It’s no secret that Pittsburgh’s industrial past has resulted in environmental contamination along its waterfronts, in areas which have been dubbed “brownfield” sites.
But Pittsburgh Mayor Bill Peduto said there are brownfields embedded in neighborhoods too.
“My dad’s Uncle Lou had the Texaco station down at Frankstown (Avenue) and Wheeler (Street), that sits there because it used to have gas tanks under it,” Peduto said. “We can clean it up and we can make it a place where there will be a new business, where there will be new homes.”
The site of that old Texaco station may one day benefit from a grant program administered by the U.S. Environmental Protection Agency, which on Monday announced it has awarded $400,000 to the North Side Industrial Development Company to assess brownfield sites in Western Pennsylvania.
EPA Mid-Atlantic regional administrator Shawn Garvin made the announcement at the Homewood Station Senior Apartments, an affordable housing facility built on a former brownfield site with the help of EPA dollars.
In the last 10 years, NSIDC has nabbed $5 million in EPA grants to assess and clean up environmental contamination on brownfield sites, more than any other organization in the Mid-Atlantic region.
Nationwide, the federal program has distributed $23 million to remediate more than 1200 sites since its inception in 1995. That same year marked the creation of the state brownfield program, which Department of Environmental Protection Secretary John Quigley said has led to the rehabilitation of 5400 properties and $620 million in state investment.

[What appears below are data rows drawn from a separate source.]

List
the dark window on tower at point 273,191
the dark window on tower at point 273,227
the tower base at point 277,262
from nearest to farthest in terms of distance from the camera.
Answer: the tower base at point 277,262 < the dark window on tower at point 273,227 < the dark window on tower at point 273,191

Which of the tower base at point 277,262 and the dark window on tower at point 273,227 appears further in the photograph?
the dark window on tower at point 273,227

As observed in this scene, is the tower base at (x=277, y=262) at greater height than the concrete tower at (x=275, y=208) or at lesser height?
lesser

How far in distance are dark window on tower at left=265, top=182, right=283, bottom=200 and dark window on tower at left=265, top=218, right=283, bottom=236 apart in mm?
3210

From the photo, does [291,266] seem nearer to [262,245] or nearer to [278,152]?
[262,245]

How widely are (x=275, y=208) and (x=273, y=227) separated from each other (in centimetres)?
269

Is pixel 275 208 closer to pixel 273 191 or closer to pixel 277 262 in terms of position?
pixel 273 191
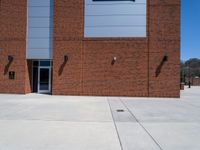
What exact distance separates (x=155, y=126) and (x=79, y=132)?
2.62 m

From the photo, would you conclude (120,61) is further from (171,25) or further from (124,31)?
(171,25)

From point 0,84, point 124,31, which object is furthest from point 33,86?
point 124,31

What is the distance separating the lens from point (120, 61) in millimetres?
18391

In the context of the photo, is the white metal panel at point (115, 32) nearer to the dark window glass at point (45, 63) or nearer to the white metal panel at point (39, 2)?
the white metal panel at point (39, 2)

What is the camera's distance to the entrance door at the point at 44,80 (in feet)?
67.3

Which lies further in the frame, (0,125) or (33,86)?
(33,86)

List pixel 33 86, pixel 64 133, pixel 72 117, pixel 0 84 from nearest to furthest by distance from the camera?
pixel 64 133 → pixel 72 117 → pixel 0 84 → pixel 33 86

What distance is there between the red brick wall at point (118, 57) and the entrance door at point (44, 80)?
6.63ft

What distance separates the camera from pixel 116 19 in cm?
1847

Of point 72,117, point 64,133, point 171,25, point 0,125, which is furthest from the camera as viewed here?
point 171,25

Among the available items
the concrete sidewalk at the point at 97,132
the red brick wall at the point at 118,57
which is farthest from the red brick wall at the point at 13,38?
the concrete sidewalk at the point at 97,132

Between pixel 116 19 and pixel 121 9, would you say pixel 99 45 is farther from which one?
pixel 121 9

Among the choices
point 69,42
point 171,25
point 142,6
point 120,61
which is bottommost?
point 120,61

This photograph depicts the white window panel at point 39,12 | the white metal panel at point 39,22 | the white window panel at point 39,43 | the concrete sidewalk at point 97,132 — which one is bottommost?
the concrete sidewalk at point 97,132
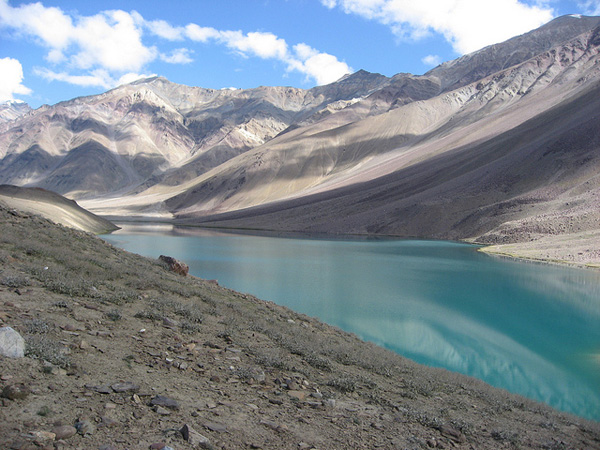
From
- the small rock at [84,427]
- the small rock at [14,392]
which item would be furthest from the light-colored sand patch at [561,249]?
the small rock at [14,392]

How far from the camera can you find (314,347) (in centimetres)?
979

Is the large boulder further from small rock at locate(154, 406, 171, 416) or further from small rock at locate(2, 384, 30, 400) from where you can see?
small rock at locate(2, 384, 30, 400)

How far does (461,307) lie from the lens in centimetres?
2334

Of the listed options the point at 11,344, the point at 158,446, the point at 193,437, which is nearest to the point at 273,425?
the point at 193,437

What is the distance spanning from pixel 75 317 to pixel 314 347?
4708 mm

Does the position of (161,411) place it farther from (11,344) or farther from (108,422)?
(11,344)

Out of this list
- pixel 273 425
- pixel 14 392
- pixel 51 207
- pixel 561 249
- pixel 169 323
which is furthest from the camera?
pixel 51 207

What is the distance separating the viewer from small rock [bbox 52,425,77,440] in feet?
13.8

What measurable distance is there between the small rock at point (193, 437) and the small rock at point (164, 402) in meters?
0.58

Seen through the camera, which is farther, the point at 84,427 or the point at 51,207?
the point at 51,207

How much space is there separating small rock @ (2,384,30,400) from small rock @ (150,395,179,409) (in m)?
1.29

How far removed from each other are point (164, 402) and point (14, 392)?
4.95ft

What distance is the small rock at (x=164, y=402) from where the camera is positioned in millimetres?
5234

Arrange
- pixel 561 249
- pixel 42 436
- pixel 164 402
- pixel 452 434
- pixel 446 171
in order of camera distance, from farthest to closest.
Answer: pixel 446 171, pixel 561 249, pixel 452 434, pixel 164 402, pixel 42 436
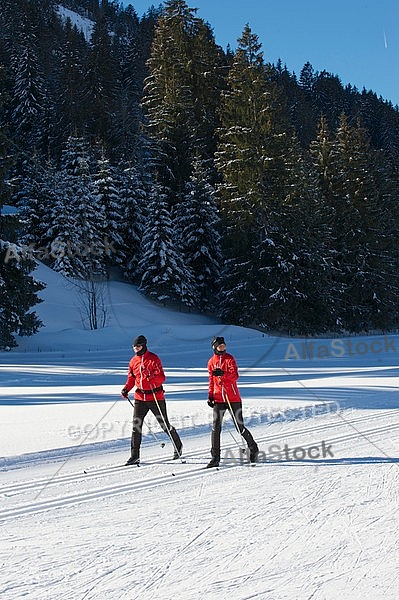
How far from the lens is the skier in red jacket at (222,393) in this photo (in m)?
8.13

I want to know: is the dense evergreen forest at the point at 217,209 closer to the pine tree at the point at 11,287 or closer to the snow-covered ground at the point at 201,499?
the pine tree at the point at 11,287

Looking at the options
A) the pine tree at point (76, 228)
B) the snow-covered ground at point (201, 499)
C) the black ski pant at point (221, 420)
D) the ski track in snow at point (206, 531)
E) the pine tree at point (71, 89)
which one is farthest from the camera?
the pine tree at point (71, 89)

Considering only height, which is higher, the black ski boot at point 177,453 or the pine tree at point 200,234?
the pine tree at point 200,234

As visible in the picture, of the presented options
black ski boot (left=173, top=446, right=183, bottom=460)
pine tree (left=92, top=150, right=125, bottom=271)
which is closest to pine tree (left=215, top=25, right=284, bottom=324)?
pine tree (left=92, top=150, right=125, bottom=271)

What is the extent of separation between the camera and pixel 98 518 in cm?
606

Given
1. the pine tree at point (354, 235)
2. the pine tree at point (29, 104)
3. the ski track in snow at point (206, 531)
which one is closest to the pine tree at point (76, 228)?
the pine tree at point (354, 235)

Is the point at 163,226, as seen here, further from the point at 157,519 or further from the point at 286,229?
the point at 157,519

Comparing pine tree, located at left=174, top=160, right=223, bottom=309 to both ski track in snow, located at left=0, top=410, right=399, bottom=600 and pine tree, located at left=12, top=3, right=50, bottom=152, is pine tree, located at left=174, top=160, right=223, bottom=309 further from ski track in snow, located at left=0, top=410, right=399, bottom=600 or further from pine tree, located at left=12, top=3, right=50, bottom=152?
ski track in snow, located at left=0, top=410, right=399, bottom=600

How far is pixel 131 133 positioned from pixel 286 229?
73.1 feet

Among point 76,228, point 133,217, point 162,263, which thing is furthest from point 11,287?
point 133,217

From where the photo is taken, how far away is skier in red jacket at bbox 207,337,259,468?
813cm

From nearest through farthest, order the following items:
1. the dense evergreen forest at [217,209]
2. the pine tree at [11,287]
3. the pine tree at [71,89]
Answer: the pine tree at [11,287], the dense evergreen forest at [217,209], the pine tree at [71,89]

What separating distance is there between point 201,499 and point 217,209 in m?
29.8

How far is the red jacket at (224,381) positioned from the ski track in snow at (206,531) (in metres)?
0.93
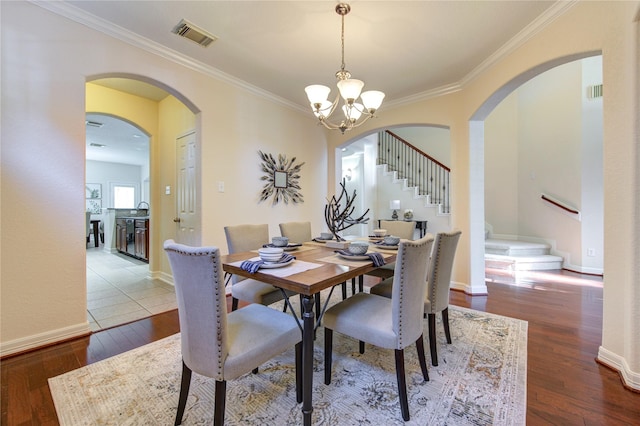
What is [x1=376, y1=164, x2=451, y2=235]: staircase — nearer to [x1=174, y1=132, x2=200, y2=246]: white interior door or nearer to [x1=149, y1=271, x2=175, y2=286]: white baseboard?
[x1=174, y1=132, x2=200, y2=246]: white interior door

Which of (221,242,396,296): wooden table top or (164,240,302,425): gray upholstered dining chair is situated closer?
(164,240,302,425): gray upholstered dining chair

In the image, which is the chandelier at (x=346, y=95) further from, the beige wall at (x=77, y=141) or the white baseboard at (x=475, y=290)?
the white baseboard at (x=475, y=290)

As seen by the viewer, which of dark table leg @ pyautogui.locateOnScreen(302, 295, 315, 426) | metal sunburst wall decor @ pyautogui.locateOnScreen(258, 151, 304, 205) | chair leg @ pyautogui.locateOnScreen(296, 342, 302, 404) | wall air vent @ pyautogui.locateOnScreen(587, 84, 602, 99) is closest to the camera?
dark table leg @ pyautogui.locateOnScreen(302, 295, 315, 426)

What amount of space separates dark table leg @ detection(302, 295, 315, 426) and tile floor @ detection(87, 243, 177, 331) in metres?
2.19

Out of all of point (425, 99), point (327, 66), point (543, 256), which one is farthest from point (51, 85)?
point (543, 256)

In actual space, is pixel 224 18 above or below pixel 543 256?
above

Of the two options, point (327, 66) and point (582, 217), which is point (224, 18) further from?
point (582, 217)

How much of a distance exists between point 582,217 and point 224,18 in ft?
19.6

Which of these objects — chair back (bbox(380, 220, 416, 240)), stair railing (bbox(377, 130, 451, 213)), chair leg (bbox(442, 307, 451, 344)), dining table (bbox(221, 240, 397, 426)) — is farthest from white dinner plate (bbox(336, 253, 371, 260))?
stair railing (bbox(377, 130, 451, 213))

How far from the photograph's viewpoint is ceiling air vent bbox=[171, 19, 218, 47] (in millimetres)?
2379

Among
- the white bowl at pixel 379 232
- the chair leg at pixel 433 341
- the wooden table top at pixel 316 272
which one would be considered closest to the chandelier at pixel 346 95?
the white bowl at pixel 379 232

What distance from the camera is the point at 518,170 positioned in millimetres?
5773

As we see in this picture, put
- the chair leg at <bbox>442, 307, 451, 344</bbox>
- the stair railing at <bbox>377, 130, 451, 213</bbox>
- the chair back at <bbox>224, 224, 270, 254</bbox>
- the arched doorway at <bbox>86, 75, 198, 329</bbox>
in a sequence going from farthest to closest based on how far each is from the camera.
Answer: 1. the stair railing at <bbox>377, 130, 451, 213</bbox>
2. the arched doorway at <bbox>86, 75, 198, 329</bbox>
3. the chair back at <bbox>224, 224, 270, 254</bbox>
4. the chair leg at <bbox>442, 307, 451, 344</bbox>

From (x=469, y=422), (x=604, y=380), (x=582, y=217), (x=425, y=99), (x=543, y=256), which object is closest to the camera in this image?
(x=469, y=422)
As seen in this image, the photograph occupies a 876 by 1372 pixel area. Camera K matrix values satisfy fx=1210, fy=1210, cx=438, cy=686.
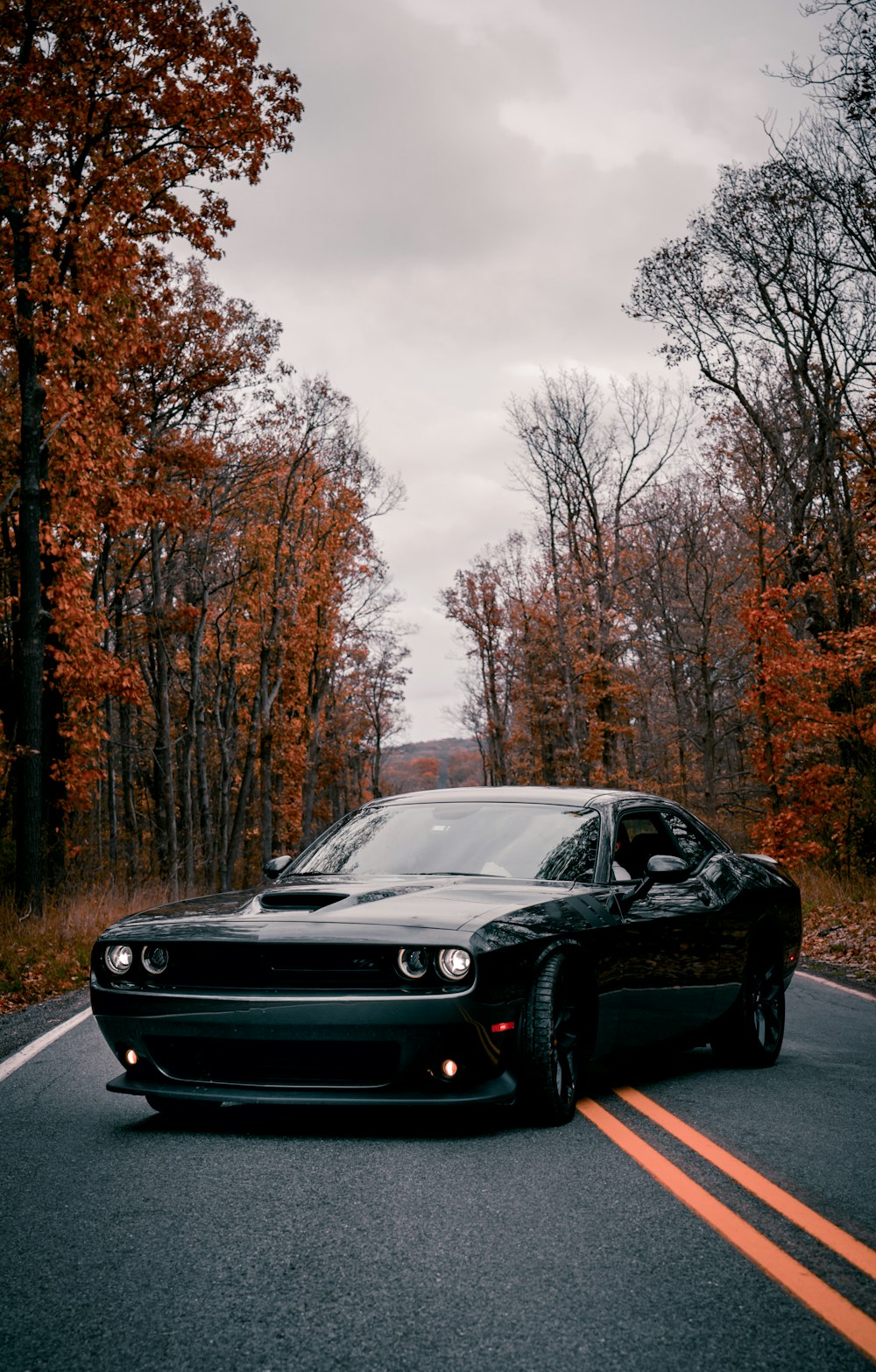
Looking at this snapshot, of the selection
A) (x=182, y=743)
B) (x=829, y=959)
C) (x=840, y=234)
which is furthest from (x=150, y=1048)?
(x=182, y=743)

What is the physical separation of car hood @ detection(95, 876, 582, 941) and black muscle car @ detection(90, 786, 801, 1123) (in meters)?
0.01

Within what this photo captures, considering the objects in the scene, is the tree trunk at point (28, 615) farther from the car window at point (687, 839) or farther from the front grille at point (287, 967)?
the front grille at point (287, 967)

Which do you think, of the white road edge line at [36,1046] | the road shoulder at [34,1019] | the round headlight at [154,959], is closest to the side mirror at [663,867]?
the round headlight at [154,959]

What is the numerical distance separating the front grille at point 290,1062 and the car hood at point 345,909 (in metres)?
0.39

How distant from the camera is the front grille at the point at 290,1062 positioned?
4.43 meters

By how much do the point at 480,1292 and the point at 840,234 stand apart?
64.9ft

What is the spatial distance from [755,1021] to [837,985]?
428cm

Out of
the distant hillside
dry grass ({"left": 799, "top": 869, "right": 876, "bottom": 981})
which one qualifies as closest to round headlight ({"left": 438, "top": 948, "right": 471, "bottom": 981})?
dry grass ({"left": 799, "top": 869, "right": 876, "bottom": 981})

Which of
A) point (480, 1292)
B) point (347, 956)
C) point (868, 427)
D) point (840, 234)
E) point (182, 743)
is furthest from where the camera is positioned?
point (182, 743)

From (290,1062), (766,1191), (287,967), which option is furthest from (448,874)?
(766,1191)

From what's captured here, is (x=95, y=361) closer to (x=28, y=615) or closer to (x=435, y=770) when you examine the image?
(x=28, y=615)

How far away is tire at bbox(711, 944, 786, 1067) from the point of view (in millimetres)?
6473

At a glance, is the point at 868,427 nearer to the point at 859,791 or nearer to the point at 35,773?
the point at 859,791

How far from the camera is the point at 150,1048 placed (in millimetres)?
4734
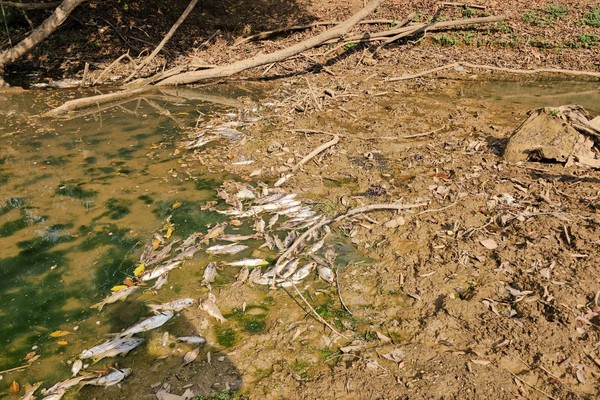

“All those numbers, as big as they are and as significant as they are, really don’t add up to a lot until you consider the folks seated here before us,” Quigley said. “The residents of this community who are benefiting from a beautiful new facility, which by the way has geothermal heating and is going for LEED certification.”
Quigley and Garvin both said the development that occurs on former brownfield sites is often cleaner and greener than previous buildings, and that the Homewood Station Senior Apartments is no exception.
Peduto and Allegheny County Executive Rich Fitzgerald said replacing brownfield sites with environmentally friendly developments will prove to be a key part of Pittsburgh’s continued revitalization.
Fitzgerald said state and federal dollars help spur interest in development on sites that might otherwise be too costly to clean up.
“All we need is a little bit of leverage to be able to move it forward,” he said. “When we clean up the brownfield sites, the private sector comes rushing in because the market is there.”